What’s the point in that? Failure qualifies you to deliver political commentary? As weird as it sounds, that appears to be the case. But it reinforces the difference between broadcast commentary and print commentary.

In the broadcast sphere, it’s all about personality. If you can pull in the ratings, the cable companies will give you a platform. Your opinions may not really matter a whole lot.

NathanG
Post 4

@MrMoody - I love watching the talking heads on television, and I listen to just about all of them. I don’t necessarily agree with them, but I like to find the range of opinions on a subject.
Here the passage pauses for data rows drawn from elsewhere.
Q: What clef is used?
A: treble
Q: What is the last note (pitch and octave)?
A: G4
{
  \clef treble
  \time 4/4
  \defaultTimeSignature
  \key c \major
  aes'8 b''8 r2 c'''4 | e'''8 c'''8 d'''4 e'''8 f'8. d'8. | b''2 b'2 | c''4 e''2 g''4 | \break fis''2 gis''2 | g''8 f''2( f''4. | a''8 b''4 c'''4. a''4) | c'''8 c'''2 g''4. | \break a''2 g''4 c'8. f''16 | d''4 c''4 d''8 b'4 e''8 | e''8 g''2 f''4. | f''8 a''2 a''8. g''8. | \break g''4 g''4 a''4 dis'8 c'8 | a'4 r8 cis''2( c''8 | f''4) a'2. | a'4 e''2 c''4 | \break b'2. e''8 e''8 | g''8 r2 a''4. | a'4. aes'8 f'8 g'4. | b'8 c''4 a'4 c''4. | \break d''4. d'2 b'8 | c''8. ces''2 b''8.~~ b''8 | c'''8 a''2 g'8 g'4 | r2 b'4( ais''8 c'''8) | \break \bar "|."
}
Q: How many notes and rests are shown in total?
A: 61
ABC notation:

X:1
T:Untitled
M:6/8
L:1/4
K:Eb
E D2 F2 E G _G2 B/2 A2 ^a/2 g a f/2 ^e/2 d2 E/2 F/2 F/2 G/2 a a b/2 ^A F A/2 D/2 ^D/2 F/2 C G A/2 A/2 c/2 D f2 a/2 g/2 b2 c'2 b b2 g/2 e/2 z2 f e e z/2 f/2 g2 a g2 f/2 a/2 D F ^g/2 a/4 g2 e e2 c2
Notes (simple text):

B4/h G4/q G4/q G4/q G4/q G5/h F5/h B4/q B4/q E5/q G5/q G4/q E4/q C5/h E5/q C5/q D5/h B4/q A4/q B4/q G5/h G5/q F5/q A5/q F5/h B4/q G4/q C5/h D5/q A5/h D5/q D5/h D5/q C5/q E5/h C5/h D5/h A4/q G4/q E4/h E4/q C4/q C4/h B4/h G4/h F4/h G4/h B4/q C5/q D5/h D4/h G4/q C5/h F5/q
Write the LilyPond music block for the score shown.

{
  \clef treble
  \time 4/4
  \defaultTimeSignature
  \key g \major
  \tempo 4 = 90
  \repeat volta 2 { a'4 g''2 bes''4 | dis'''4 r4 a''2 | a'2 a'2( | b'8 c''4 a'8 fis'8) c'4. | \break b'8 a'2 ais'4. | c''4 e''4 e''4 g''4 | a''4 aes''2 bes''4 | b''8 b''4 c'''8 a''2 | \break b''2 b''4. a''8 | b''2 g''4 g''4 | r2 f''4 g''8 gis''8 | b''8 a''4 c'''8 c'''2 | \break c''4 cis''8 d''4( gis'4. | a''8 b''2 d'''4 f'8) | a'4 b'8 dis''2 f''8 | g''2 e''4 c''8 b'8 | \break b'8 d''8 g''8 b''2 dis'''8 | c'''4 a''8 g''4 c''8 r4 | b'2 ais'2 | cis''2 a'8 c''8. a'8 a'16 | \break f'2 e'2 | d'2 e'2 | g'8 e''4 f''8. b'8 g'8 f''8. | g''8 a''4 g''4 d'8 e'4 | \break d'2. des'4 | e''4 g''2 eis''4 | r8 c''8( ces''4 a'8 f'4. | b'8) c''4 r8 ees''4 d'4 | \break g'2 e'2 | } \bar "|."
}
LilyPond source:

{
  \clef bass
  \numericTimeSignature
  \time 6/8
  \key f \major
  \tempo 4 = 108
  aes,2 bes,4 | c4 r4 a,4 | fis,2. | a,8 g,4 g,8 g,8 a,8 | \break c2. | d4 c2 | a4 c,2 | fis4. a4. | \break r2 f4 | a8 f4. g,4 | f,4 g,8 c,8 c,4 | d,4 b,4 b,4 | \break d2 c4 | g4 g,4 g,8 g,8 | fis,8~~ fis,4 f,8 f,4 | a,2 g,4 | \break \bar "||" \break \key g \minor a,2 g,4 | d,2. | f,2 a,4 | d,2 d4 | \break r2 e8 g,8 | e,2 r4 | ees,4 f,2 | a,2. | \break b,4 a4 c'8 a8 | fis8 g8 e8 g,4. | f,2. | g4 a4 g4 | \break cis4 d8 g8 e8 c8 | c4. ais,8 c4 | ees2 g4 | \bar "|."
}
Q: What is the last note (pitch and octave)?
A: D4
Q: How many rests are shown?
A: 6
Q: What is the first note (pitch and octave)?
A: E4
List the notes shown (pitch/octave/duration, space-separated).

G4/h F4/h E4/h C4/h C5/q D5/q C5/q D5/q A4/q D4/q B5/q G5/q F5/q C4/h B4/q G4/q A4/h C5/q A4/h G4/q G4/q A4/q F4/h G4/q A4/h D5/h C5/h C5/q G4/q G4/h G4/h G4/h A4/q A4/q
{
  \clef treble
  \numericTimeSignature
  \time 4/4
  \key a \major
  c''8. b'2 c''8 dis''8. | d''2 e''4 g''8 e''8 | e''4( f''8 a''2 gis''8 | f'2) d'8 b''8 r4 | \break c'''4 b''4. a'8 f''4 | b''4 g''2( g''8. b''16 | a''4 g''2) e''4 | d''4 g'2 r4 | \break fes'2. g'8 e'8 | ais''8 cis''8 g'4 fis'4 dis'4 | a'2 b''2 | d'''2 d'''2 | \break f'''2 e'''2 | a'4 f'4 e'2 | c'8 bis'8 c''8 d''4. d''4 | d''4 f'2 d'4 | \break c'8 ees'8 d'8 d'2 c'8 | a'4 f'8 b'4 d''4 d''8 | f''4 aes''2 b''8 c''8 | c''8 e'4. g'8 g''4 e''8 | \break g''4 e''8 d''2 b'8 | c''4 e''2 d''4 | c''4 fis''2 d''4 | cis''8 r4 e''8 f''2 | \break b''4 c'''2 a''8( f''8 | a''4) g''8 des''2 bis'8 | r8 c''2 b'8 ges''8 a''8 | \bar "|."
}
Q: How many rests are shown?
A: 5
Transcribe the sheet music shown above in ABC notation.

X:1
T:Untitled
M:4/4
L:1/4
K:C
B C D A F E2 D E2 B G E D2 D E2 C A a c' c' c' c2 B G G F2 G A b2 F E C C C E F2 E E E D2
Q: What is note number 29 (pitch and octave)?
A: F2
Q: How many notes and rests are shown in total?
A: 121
I may watch a CNN commentator or listen to the panel on the McLaughlin Group or tune in to The O’Reilly Factor. There’s a wide spectrum of opinion there.

I tend to weigh the value of what’s said by the quality of the commentary. For example, some pundits have a rich knowledge of history. When they discuss current events in the light of history it puts an interesting perspective on things.

Other pundits deliver more shallow opinions. I sometimes wonder how these people ever got in the business. There’s a certain amount of marketing in this business I think.

MrMoody
Post 3

Believe it or now, growing up I wanted to be a commentator – more specifically, a newspaper columnist.

I had read the essays of Russell Baker, William Saroyan and Art Buchwald (his were humorous) and I loved the format of the newspaper column. It was short, pithy, filled with insight.

I enjoyed writing and thought this would be the ideal medium to showcase some of my talent, and it wouldn’t be as “hard” as being a journalist. I thought the difference between reporters versus commentators is that reporters had to write the hard news whereas the commentators simply wrote their opinions, which was certainly easier.

However, later I found out that many commentators got their start working as reporters. Nowadays you don’t need to have a column to air your opinions of course. You can have your own blog. Somehow that has never had the same appeal to me as the newspaper column.

SteamLouis
Post 2

I'm not a huge sports fan, so I can't say I listen to sports commentators a lot. But my boyfriend loves baseball and I watch games with him once in a while and listen to the baseball commentator to keep up with what's going on in the game.

Commentators I do follow regularly are film commentators, which are also called film critics. I love watching films and usually head to the theaters the first or second week a film releases. But I don't want to waste my money if the film is not good, since tickets are not that cheap.

So I follow several film critics that have a review of the film up in their comment section the day after it releases. I decide what films I want to see based on their reviews. Most film critics have a section in an online newspaper or a web site, so it doesn't cost anything to read their comments.

discographer
Post 1

I love reading political news commentators' columns in the newspaper. Pundits tend to know more about a political situation and discuss things that I often don't get to hear about in news programs and articles.

So when I want to get the inside scoop or if I want to hear different views on a current issue, I read the commentator columns in newspapers after hearing about it. I think it helps me get a better idea of what's really going on. It's also helpful when it's time to vote on a issue because I feel like I'm making a well informed decision when I know the viewpoints of expert pundits.